▶ [DESCRIPTION OF THE TASK]:
What you produce should be every line from the data that includes "frames".

(Dataset entries)
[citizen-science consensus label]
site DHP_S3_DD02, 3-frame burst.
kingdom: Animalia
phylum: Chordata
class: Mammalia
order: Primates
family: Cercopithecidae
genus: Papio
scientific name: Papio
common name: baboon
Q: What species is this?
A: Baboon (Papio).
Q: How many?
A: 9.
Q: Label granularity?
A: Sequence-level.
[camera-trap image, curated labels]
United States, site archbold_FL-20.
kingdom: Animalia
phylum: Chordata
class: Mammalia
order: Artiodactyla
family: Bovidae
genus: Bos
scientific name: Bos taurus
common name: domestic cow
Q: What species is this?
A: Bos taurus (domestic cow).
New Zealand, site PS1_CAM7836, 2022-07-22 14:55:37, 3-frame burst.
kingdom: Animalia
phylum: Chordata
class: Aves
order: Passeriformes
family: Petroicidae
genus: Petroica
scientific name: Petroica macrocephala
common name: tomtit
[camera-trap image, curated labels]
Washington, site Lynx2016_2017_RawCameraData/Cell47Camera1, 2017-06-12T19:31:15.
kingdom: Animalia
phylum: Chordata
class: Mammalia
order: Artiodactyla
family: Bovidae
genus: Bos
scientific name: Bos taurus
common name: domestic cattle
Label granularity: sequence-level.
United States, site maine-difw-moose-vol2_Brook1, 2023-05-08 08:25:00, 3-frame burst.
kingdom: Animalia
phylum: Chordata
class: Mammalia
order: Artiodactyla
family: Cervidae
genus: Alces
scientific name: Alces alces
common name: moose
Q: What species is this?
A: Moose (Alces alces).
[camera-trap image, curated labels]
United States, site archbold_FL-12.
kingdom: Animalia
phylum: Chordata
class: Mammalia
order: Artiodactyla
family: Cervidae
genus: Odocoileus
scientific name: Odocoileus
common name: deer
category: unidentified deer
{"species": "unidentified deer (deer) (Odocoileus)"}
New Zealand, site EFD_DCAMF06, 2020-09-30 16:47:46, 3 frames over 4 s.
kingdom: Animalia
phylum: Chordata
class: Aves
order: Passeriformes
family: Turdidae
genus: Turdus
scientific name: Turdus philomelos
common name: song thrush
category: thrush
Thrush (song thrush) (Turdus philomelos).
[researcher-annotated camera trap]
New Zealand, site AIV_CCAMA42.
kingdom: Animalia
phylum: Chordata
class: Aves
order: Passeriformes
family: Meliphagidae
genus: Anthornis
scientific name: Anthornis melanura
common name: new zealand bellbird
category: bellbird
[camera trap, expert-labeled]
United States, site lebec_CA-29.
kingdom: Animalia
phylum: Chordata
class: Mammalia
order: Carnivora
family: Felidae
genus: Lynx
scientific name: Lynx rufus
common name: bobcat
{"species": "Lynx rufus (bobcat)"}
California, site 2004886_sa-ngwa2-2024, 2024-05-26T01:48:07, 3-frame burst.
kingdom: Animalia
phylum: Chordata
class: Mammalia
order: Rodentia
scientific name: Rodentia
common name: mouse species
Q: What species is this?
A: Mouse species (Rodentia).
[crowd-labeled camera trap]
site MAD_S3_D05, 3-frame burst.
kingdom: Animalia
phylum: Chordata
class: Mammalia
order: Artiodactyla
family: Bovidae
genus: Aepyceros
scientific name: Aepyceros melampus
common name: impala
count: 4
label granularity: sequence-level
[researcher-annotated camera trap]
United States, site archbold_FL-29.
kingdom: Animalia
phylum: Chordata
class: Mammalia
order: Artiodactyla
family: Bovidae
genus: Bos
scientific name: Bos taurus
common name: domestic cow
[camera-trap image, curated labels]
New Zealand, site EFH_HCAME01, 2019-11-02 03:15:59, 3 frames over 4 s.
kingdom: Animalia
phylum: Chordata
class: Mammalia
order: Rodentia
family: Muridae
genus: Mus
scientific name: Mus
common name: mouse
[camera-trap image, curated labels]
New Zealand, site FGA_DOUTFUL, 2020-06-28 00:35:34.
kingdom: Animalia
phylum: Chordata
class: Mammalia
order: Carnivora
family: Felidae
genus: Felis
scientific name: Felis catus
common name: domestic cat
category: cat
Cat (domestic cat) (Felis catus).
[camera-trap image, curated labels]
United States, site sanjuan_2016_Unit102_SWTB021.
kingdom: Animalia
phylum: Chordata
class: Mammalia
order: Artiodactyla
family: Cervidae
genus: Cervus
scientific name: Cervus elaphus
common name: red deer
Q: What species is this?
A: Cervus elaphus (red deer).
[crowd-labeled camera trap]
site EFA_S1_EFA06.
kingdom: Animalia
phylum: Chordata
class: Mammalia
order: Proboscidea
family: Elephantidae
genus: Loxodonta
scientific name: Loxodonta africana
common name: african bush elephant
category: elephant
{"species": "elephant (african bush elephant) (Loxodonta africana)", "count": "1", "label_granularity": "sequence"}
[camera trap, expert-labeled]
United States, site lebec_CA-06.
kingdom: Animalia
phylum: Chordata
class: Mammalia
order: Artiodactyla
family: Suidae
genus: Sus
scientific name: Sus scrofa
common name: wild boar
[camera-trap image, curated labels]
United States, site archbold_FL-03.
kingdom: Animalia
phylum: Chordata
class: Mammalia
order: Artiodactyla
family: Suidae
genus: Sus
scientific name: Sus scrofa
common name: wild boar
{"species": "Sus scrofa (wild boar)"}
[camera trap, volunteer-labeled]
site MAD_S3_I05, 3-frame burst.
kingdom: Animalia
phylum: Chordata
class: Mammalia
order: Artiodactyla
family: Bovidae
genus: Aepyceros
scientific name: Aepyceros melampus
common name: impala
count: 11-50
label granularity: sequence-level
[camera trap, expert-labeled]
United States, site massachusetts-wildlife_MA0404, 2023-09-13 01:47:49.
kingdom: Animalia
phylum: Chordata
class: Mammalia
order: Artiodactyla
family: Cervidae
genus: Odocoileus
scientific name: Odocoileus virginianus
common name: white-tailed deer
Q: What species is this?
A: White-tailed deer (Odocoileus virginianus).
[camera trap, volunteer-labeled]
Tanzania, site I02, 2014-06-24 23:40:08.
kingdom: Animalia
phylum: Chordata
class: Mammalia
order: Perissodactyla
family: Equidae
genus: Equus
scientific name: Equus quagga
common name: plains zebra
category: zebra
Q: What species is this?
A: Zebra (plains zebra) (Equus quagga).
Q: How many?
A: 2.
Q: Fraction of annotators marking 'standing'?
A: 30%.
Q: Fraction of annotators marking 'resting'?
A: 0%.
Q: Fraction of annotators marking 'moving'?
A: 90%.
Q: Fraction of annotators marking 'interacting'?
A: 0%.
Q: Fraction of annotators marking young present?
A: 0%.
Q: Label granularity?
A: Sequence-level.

▶ [OUTPUT FOR THIS TASK]:
New Zealand, site EFD_DCAMF06, 2020-09-30 16:47:46, 3 frames over 4 s.
New Zealand, site EFH_HCAME01, 2019-11-02 03:15:59, 3 frames over 4 s.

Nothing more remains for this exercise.